César Danilo Ribeiro de Novais
Promotor de Justiça



“Felizes os que têm fome e sede de Justiça” (Jesus).


Palavra Inicial

Os índices de violência deixam claro o quanto a vida está banalizada. Neste país, ocorrem cerca de 50 mil assassinatos por ano. Há aproximadamente um homicídio a cada 31 minutos, um estupro a cada 6 minutos e um roubo a cada 1 minuto. É o triste quadro brasileiro.
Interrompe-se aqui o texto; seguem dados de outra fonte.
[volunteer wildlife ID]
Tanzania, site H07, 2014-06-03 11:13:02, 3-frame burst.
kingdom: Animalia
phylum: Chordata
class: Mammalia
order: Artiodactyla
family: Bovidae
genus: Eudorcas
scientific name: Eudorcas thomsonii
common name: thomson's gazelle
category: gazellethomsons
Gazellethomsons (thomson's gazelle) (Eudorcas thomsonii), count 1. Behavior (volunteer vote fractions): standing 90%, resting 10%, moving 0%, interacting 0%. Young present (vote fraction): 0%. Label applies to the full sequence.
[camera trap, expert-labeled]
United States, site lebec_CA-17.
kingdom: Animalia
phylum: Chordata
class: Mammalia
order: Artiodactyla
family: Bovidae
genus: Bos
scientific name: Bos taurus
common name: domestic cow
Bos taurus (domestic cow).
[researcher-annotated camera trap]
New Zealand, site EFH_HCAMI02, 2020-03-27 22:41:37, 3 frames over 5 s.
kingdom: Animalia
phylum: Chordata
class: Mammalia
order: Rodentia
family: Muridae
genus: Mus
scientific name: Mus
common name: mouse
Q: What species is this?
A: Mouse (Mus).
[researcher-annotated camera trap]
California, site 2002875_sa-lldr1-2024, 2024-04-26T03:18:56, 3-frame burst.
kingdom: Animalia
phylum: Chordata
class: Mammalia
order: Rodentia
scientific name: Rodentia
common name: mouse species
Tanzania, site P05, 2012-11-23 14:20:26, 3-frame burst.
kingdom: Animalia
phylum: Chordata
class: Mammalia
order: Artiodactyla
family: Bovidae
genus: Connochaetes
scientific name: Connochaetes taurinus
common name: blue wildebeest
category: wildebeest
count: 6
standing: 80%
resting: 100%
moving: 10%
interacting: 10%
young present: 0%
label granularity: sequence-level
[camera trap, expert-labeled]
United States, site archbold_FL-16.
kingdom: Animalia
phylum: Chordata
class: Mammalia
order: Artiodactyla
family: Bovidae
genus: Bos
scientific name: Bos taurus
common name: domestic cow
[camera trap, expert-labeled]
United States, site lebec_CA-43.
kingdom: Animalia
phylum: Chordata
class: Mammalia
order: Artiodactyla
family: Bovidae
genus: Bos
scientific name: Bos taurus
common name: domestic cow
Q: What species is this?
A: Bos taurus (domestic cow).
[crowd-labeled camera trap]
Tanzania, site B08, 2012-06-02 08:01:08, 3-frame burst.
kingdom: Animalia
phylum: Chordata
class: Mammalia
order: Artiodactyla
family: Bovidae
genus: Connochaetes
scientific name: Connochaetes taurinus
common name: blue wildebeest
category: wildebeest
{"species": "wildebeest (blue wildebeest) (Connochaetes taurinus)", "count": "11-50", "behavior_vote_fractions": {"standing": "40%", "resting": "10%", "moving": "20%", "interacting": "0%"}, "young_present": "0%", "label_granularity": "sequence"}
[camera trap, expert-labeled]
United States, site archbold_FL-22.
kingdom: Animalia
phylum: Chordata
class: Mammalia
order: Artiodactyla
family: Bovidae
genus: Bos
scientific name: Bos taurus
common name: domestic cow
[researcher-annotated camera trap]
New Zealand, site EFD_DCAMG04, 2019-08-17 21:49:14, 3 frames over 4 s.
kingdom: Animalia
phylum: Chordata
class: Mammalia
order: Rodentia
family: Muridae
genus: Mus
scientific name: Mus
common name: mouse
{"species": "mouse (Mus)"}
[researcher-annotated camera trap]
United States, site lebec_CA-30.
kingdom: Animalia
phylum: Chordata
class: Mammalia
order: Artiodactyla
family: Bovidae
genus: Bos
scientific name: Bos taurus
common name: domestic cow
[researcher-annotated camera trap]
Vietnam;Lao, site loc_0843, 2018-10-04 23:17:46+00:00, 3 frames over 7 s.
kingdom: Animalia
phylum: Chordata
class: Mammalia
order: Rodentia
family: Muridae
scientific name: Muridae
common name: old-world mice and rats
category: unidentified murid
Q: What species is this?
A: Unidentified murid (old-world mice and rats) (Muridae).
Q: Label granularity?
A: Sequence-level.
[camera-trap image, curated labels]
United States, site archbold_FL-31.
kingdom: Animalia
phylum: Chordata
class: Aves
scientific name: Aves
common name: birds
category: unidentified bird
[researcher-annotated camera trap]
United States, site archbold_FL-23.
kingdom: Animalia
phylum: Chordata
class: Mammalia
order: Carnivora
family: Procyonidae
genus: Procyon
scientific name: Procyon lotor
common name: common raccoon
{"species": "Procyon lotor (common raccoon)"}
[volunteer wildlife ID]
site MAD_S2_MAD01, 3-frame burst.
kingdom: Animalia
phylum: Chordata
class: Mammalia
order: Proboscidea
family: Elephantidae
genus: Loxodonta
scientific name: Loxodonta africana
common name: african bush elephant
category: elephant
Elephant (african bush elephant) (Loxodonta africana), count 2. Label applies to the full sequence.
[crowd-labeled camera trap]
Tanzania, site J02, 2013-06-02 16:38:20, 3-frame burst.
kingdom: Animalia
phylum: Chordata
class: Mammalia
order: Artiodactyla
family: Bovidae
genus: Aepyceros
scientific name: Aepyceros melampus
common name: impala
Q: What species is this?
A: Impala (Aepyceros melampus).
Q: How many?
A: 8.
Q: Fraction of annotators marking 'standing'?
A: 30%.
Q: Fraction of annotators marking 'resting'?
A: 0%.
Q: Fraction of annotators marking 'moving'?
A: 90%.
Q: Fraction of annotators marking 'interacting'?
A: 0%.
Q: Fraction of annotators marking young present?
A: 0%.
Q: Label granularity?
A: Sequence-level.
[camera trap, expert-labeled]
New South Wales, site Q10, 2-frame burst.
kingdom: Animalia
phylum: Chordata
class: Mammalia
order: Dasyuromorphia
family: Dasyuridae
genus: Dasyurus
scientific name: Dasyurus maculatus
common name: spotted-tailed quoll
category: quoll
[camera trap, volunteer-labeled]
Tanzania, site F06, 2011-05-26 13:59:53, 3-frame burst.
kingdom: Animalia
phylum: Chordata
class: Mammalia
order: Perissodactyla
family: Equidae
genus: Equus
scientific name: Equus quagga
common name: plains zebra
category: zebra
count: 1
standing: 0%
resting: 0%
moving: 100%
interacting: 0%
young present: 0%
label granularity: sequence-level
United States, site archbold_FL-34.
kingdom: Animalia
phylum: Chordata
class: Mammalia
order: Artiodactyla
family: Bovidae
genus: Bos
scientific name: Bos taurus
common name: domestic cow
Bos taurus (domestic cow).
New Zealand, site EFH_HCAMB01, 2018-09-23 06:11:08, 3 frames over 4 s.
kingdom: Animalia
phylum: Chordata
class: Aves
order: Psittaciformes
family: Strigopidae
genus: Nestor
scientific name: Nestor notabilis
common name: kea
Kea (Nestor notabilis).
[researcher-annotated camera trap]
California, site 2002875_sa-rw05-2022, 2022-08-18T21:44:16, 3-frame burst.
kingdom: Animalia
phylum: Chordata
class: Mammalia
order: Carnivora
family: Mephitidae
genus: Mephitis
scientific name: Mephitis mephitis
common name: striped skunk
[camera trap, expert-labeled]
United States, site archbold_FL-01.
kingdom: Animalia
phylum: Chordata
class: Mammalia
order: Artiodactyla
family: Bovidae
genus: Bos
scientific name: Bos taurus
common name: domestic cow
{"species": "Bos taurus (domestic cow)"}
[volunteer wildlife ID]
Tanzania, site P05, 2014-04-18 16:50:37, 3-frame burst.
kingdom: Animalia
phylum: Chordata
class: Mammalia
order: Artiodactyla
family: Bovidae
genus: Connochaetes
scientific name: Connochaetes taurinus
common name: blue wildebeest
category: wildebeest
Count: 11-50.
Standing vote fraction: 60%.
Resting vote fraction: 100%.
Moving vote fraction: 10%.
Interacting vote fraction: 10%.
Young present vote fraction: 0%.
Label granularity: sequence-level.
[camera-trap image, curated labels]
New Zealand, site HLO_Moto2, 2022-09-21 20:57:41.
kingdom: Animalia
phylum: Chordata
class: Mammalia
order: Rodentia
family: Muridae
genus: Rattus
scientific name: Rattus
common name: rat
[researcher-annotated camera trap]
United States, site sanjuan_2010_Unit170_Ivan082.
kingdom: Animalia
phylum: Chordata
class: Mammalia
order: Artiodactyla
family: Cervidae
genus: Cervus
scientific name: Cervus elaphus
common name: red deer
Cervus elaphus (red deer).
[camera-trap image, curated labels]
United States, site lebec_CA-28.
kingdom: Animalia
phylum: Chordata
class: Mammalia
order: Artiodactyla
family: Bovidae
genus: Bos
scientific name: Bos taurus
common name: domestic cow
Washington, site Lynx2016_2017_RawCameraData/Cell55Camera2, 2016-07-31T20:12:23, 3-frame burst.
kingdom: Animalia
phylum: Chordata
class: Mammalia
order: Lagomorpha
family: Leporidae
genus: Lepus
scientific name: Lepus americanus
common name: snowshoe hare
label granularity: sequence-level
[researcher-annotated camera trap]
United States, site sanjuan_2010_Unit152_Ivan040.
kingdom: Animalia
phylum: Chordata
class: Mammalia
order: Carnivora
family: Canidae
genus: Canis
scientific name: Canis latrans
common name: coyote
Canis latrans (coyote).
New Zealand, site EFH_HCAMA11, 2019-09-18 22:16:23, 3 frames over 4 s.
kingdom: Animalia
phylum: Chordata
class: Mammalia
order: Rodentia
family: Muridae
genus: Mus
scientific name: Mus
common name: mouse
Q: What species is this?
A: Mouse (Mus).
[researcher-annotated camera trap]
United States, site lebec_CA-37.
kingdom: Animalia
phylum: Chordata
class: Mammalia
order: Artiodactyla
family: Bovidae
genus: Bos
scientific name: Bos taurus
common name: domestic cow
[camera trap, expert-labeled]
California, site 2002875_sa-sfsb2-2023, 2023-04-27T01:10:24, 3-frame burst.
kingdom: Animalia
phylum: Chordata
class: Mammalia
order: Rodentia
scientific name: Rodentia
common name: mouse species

Dizem os filósofos que a decadência de uma sociedade começa quando o homem pergunta a si próprio “o que vai acontecer?” em vez de inquirir “o que eu posso fazer?”. Portanto, o imperativo ético da ação deve substituir a acomodação.

Esta cartilha tem por finalidade transmitir ao jurado ideias básicas sobre o Tribunal do Júri, para que possa julgar com consciência e justiça.


Júri

O Tribunal do Júri está arrolado entre os direitos e garantias fundamentais (artigo 5º, inciso XXXVIII, da CF) e é regido pelos seguintes princípios: a plenitude da defesa, o sigilo das votações, a soberania dos veredictos e a competência para julgamento dos crimes dolosos contra a vida (homicídio, participação em suicídio, infanticídio e aborto).


Valores do Júri

O Júri lida com os três maiores valores da humanidade: a vida (da vítima), a liberdade (do acusado) e a justiça (da sociedade).


Júri, Vida e Homicídio

O Júri é um dos instrumentos que a sociedade dispõe para proteger o direito à vida. Afinal, “a vida é a motivação de tudo o que a humanidade produz. Motor das atividades, razão última das cogitações. Sem ela nada faz sentido. Na esfera do direito, significativa a expressão bens da vida. O direito existe para quem desfruta desse milagre de existência. Sem o fluxo vital, não interessam regras” (José Renato Nalini). Na maioria dos casos, o homicídio é o crime julgado pelo Júri. Vale dizer, homicídio é a morte de uma pessoa ocasionada, voluntariamente, por outra. Veja este conceito clássico: “O homicídio é o tipo central dos crimes contra a vida e é o ponto culminante na orografia dos crimes. É o crime por excelência. É o padrão da delinqüência violenta ou sanguinária, que representa como que uma reversão atávica às eras primeiras, em que a luta pela vida, presumivelmente, se operava com o uso normal dos meios brutais e animalescos. É a mais chocante violação do senso moral médio da humanidade civilizada” (Nelson Hungria).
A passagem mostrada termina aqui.